If you have any questions, you can leave them in the comments, or you can hit me up on twitter: https://twitter.com/BowTied_Raptor
Data Science Competition
The contest is finished, I will open this to the public in the next few days, feel free to play with the dataset. Here’s the top 3 winners:
I’ll reach out to the winners, and do a double check with them to confirm where they would like their earnings.
Here’s some of the interesting questions I was asked in October.
Q1 - Business vs Scientific Analyst
Q: If you are data analyst working with scientific data, should you hire a data analyst who works with business data?
Yes, but remember the priorities for both industries. When hiring a data analyst from the business world remember their specialty. In the business world, you will spend a lot of time on data wrangling, and building data pipelines. While doing this, you will also keep the company's bottom line in mind. These analysts will prefer to work on projects that focus on creating MVPs. MVPs mean minimal viable product. They want to get something out, and ship it.
When working with scientific data, you are more interested in the statistics. This means you’ll be concerned about specificity vs sensitivity. You’ll be paying attention to ANOVA tables, p-values, T-tests, etc…
It’s not impossible, as both of you guys will already have the core foundation knowledge to be a data analyst. It’s that your priorities, the things you care about are different.
Q2 - Still Become a Data Analyst?
Q: I didn’t do that much analytics, but got a lot of exposure to pandas, and working with dataframes, should I try to become a data analyst?
Yes, of course. You’ve got exposure to pandas, and working with dataframes. This means you’ve got experience with data wrangling, and data munging. You’ve already done the harder parts of the job… Just go learn SQL, because I noticed you didn’t put SQL in your background.
The technical skills are far harder to get, far more in demand, than the math skills. The mathematics in data science & machine learning engineering is simple linear algebra. And, most of the modelling has already been solved courtesy of kaggle competitions. Companies value the technical & data skills more than the mathematical aptitude.
Go become a data analyst, and get that experience under your belt. Once you got your first position, you've got your entry into the industry. With that taken care of, you can then apply to harder and more senior positions.
I promise you, a data analyst position doesn’t look anything like this:
Note: This is a recurring problem I see with my readers. A lot of you guys overestimate the amount of technical skills you need. Start off easy with some SQL, Python, and R. Get your foot in the door as a data analyst. You can worry about the senior Data Scientist, & Machine Learning Engineer roles afterwards.

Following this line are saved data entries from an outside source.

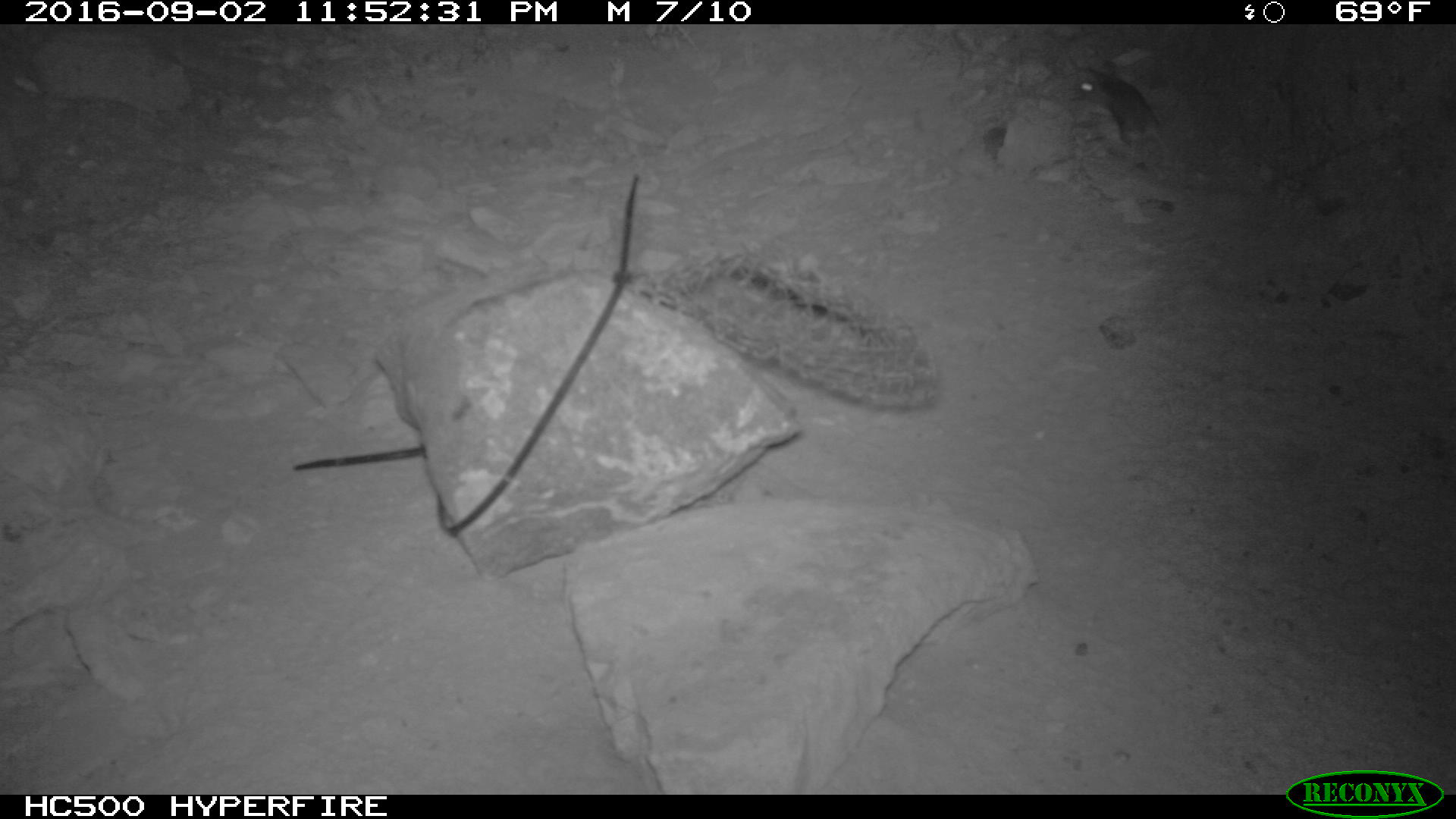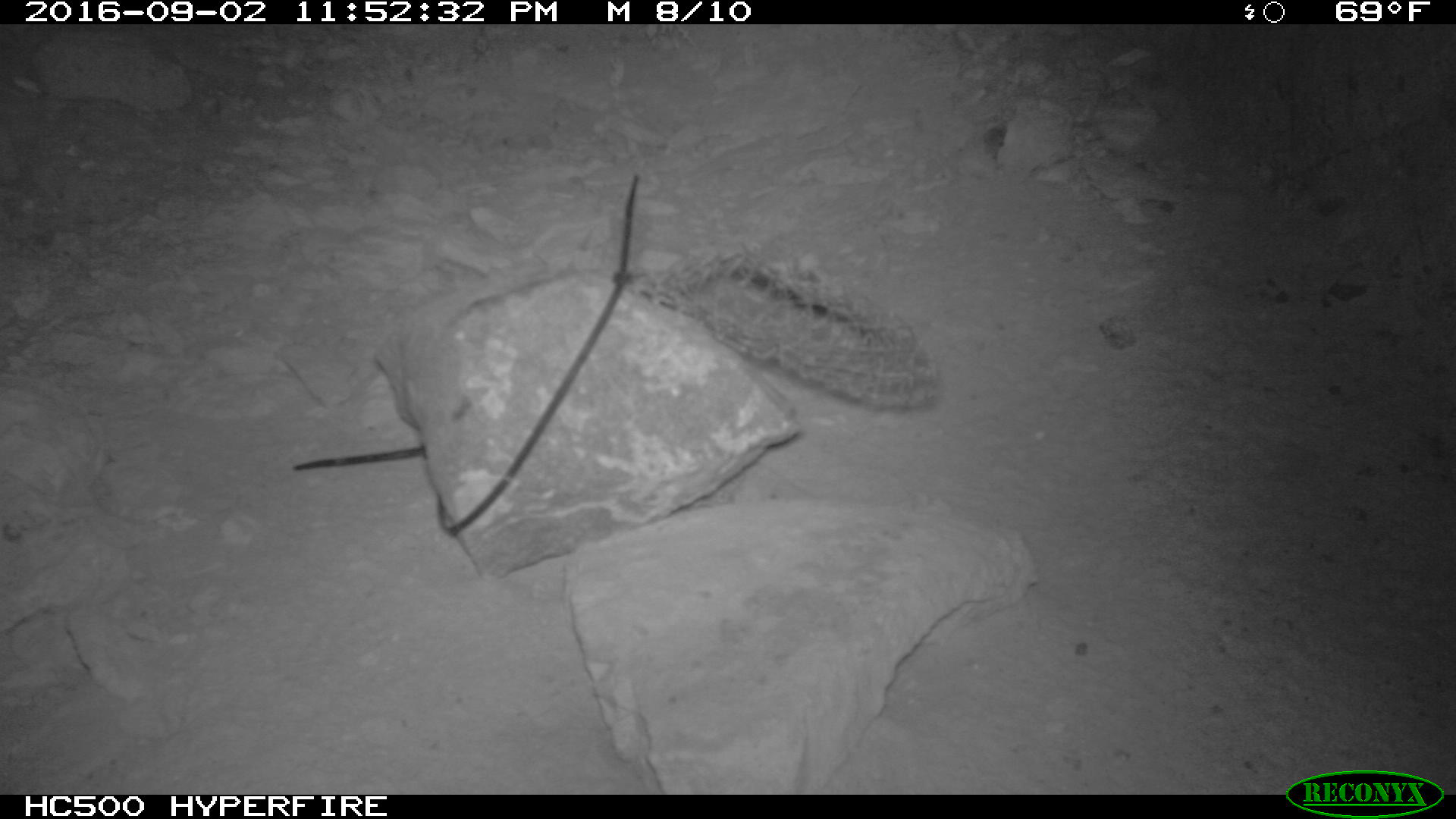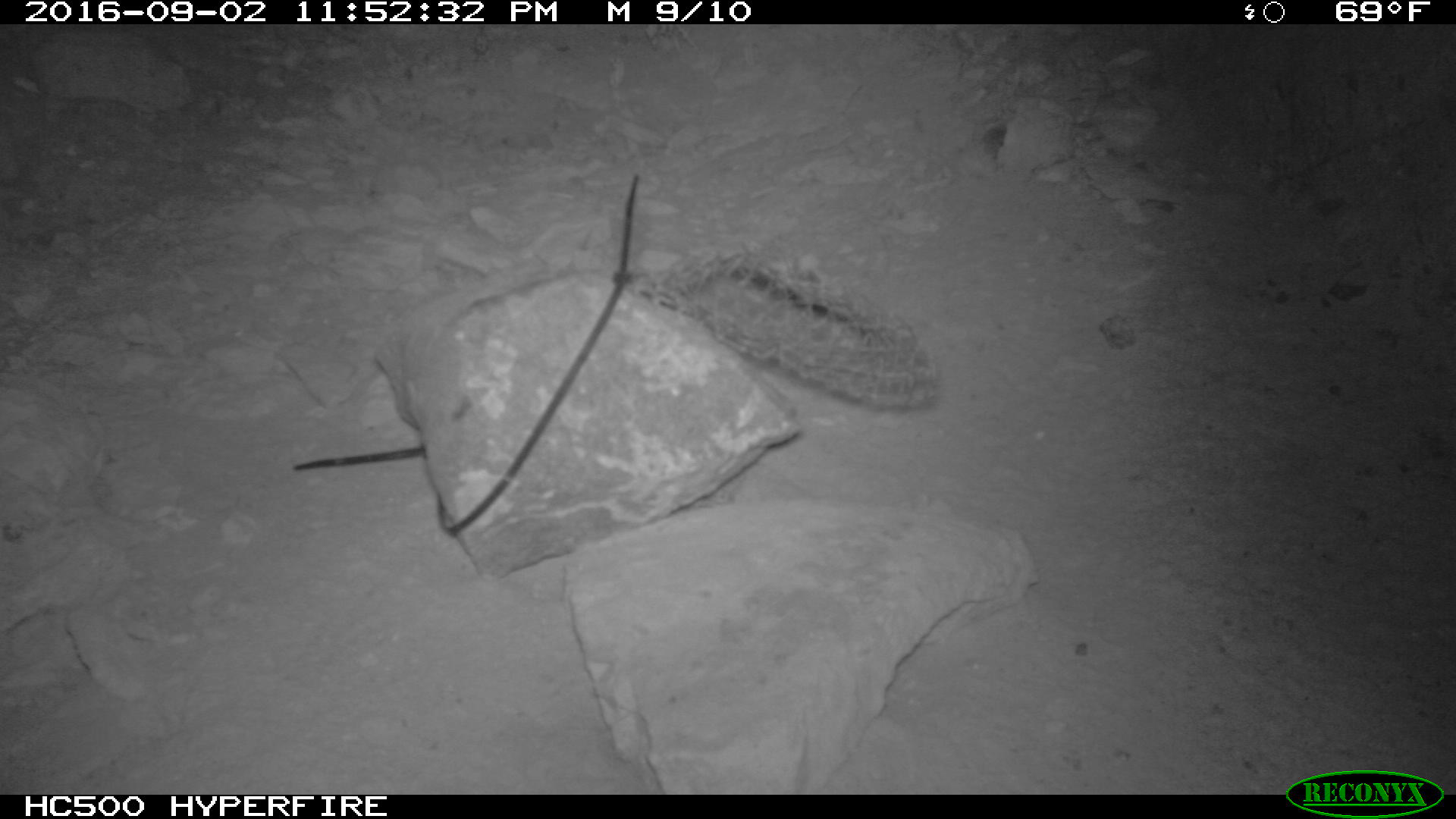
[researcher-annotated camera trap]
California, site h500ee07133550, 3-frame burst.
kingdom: Animalia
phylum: Chordata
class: Mammalia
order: Rodentia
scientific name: Rodentia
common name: rodent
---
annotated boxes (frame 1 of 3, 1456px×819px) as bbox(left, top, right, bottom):
rodent: bbox(1072, 59, 1169, 158)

And, regardless of your confidence level, you should apply for the roles anyways. Most of the job requirements, and responsibilities there are wish lists. Realistically speaking, if they can get a guy who can match 60% of that, that’s awesome. Fking apply anyways, what’s the worst that can happen, your resume goes in the trash. You get the exact same outcome anyways if you didn’t apply…
Q3 - I Want Extra Practice
Q: I’m uncomfortable with my skillsets in: SQL, Python, and R. What can I do to get some extra practice?
The best way to get practice is to force yourself to write the actual code. Doing generic multiple choice questions will not help much. The best way to get experience with pandas, and data.table is to grab some data from kaggle, and try to work on it on your own. The more messed up, and ugly the data, the better your skills will become.
I use w3 for doing some practice for my technical interviews. You can think about these as our version of practicing LeetCode. Relevant links below:
SQL/NoSQL Practice
Super Easy SQL - This is SQL for dummies (excellent first step)
More Easy SQL - Slightly harder SQL than above
Standard SQL - Harder SQL questions
NoSQL - MongoDB questions
PostGreSQL - Postgres questions
MySQL - MySQL specific questions
Python Practice
Generic Python - For all your Python specific practice
Pandas - Pandas inside out (dataframes)
Numpy - Everything about numpy arrays
Matplotlib - Plotting in Python
R Practice
Generic R - For all your R specific practice
data.table - data.table inside out (dataframes)
dplyr - Lesser used data wrangling in R
Enjoy the above free resources.
Note: You don’t need to practice every single one of these links. Just focus on what’s relevant for you. This page isn’t going anywhere, you can always come back to this later on.